Publication Date: 
Thu, 2012-02-23 23:46

Her actual name was Amatul Aziz (like Abdul Aziz for boys). She was daughter of Jaafer, brother of Caliph Mahdi and her mother Salsal was the sister of Khaizran, wife of Caliph Mahdi. Thus, she was connected to Haroon Al-Rasheed from her mother as well as father's side. She was very brilliant, beautiful and fond of learning. She learned the Holy Qur'an, Hadith and Arabic literature with due interest. She also showed great interest in literature and science and allocated funds inviting tens of poets, scientists and literary figures to Baghdad. It is said that her palace “sounded like a beehive” as she employed one hundred women maids who recited the Holy Qur'an day and night. Wherever she went in the palace the verses of Holy Qur'an were echoing. 
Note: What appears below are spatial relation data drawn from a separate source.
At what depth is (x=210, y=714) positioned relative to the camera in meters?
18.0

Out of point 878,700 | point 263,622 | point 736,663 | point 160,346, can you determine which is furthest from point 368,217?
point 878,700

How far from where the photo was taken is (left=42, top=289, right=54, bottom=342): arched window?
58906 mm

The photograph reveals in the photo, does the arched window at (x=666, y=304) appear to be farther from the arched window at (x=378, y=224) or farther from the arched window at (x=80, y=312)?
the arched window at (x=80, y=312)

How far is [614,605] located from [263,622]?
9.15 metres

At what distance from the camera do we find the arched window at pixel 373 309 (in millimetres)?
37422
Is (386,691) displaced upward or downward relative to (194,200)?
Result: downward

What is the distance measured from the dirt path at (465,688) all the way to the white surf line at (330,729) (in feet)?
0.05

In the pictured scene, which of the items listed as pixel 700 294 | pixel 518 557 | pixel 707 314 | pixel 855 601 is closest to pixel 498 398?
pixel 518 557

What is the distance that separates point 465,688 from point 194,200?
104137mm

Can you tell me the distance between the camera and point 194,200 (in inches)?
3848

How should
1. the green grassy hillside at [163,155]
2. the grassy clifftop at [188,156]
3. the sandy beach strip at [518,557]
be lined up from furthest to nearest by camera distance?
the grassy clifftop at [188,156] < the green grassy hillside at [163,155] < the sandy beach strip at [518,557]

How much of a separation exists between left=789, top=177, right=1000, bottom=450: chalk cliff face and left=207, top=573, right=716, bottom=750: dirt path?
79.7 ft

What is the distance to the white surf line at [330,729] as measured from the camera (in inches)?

She sponsored a group of Ulema for promoting Islamic learning. She lived during and after the time of Imam Al-Shafe'i. She was married to Haroon Al-Rasheed in 165 AH (781 AD), who was the fifth Abbasid Caliph and ruled for 23 years (786-809). Queen Zubaida was a very devout Muslim and never missed a prayer. She also performed Haj many times, often making the 900-mile trip from Baghdad to Makkah on foot with her husband.
Zubaida got a son named Mohammed Al Amin. He was six month younger to his step brother Ali Al-Mamoun whose mother was a concubine named Marajel. Zubaida pleaded for the nomination of her son Amin as the crown prince though Caliph Haroon preferred Mamoun because of his intelligence and scholarship. Finally, Haroon decided not to infuriate his wife and appointed her son as crown prince and Al Mamoun as crown prince to the new crown prince, and also appointed his third son Al Kassim as a third crown prince.
As expected, Al Amin started to mess things up from his first days in power, after the death of his father. Eventually, his conflict with his brother escalated and it ended after fierce battle, in which he was killed. His mother overcame her sorrow and tragedy and wrote to Al Mamoun “I congratulate you as the new caliph. I have lost a son, but he was replaced by the son that I did not give birth to.”
These words moved the new caliph as Mamoun was also raised by Zubaida when his mother died after three days of his birth. He rushed to her and swore that he did not order the killing of his brother. Zubaida lived for 22 years after the death of her husband. Caliph Mamoun gave her full respect and comfort and consulted her in important matters. She died at the age of 67 in 216 A.H.
Her biggest achievement was the planning and execution of a road project from Baghdad to Makkah. There was a path that existed before but she saw the pilgrims dying with thirst and losing the way because of desert and sandstorms. To solve this problem, Zubaida planned to build a well-demarcated route with buildup walls and shelters to protect the travelers from shifting sands and harsh weather conditions. Her engineers moved in the direction of Qibla and drew a map of over 1200 km. The road was divided into more than 40 stations for shelter of huge caravans of pilgrims with their animals. Deep wells, water pools, guest houses, mosques and police posts were erected to provide comfort and security to the pilgrims. High minarets were raised to locate the place and in the night towers were lit with fire to guide the caravans to the right direction.
All these structures were so strong that they remained intact for centuries. The result was that Darb Zubaida served for more than 1,000 years for million of pilgrims from Iraq, Fares, Khorasan and Kurdistan. Though about 1,300 years have passed, some of the wells and pools of this route can still be identified.
Darb Zubaida started from Baghdad and passing through Kufa, Najaf, Qadsiya, Mughiatha, Thalabia, Feedh and Samera reached  Naqra where it bifurcated for Madina through Al-Akhakia. The main route to Makkah continued through Mughaith, Beir-Ghifari, Al-Saleelah, Birka-Zabda and reached Mahad Dhahab (Gold mines). Later crossing through Safinah, Ghamrah, it reached Meeqat named Zat-Irq, and later passing through Bustan reached Makkah.
Darb Zubaida also mobilized the cultural and commercial activity in the region. Pilgrims exchanged their ideas, delivered sermons, told historical stories and reached commercial dealing during the night halts. This route remained active for six months every year for Haj traffic and for the rest period served the locals and traders. It is said that Zubaida spent 1,700,000 mithqaal on this project which is equal to 5,950 kg of pure gold costing billions of dollars today.